Der Januar 1987 hatte es wirklich in sich – vor allem in der DDR, die damals sowieso schon in ihren letzten Zügen lag, offenbarte das Winterwetter wie verletzlich das System war. Aber der Reihe nach: „Zunächst dümpelte ein Hoch bei den britischen Inseln herum und es war wohl ähnlich unspannend wie das Wetter derzeit bei uns“, beschreibt unser Meteorologe Patrick Panke die meteorologische Situation.

„Aber über dem Nordpol machte sich ein Hochdruckgebiet auf den Weg Richtung Nordeuropa und diesem Polarhoch gelang das, was es für einen saftigen Kälteeinbruch braucht, nämlich den Schulterschluss mit dem Hoch bei den britischen Inseln. Die Strömung war damit komplett blockiert und von der Arktis her konnte die eisige Luft schnurstracks Richtung Deutschland fließen“, so Panke.

Das hatte zur Folge, dass es vom 8. bis zum 21. Januar jeden Tag und überall Dauerfrost gab. Und auch Schnee war immer ein Thema. Zunächst im Osten und Südosten, später dank Ostsee und Lake Effekt aber auch im Norden Deutschlands.

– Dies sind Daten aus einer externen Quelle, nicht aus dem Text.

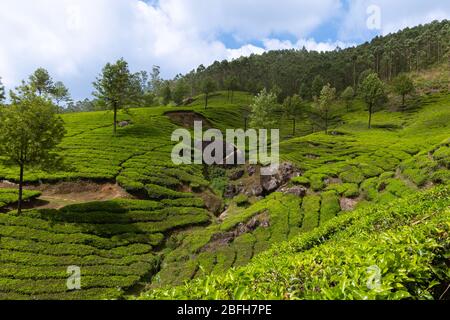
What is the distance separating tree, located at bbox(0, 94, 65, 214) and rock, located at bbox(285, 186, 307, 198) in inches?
1026

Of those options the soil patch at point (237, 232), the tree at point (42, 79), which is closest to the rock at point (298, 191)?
the soil patch at point (237, 232)

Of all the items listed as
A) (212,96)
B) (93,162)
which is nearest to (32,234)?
(93,162)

Rekordwerte bis heute unerreicht

In allen Bereichen der Volkswirtschaft wird der Kampf gegen Schnee und Kälte fortgesetzt.“ Dies waren die Worte von Nachrichten-Sprecher Klaus Feldmann im DDR-Fernsehen. Soldaten räumten Straßen frei, Heizungen vereisten, Tausende Wohnungen in Sachsen und Sachsen-Anhalt waren bitterkalt, die Energieversorgung war blockiert, Schienen vereist. Kurzum: In großen Teilen der DDR herrschte Chaos. „Die nächtlichen Tiefstwerte lagen verbreitet zwischen minus 10 und knapp an die minus 30 Grad. Und das nicht nur auf den Bergen! Und auch tagsüber war es natürlich klirrend kalt“, analysiert Panke die Temperaturen von damals.

Bis heute sind viele der Januar-Werte von 1987 unerreicht. -27 Grad in Leipzig, Halle oder Görlitz, nie wieder wurde es an vielen Messstationen so kalt wie im Januar vor 35 Jahren.

-41,8 Grad in der Schweiz

Die grimmige Kälte in der Schweiz produziert tolle Bilder.
Der Tinguely-Brunnen in Basel sieht im Eis des bitterkalten Januars 1987 wie verzaubert aus. © picture alliance/KEYSTONE, MICHAEL KUPFERSCHMIDT, AXA

Aber nicht nur in der DDR war es damals bitterkalt. „Die Temperaturen kamen auch in München tagelang nicht über -15 Grad hinaus. Dazu sei angemerkt, dass dabei ein richtig kräftiger Ostwind wehte. Gefühlt lagen die Temperaturen am 14. Januar um die Mittagszeit deutschlandweit zwischen -15 und -30 Grad. So ein Extremwinterwetter wirkt heute durch den Klimawandel unvorstellbar und unerreichbar“, so Panke.

Auch in der Schweiz war es klirrend kalt. Dort gab es 17 Tage Dauerfrost in Serie, mit -41,8 Grad wurde am 12. Januar ein bis heute existierender Kälterekord für die gesamte Schweiz gemessen.

Der Januar 1987 bot uns eine Kältewelle, die sich gewaschen hatte. Davon sind wir in diesem Januar trotz der winterlichen Atmosphäre in den Bergen weit entfernt.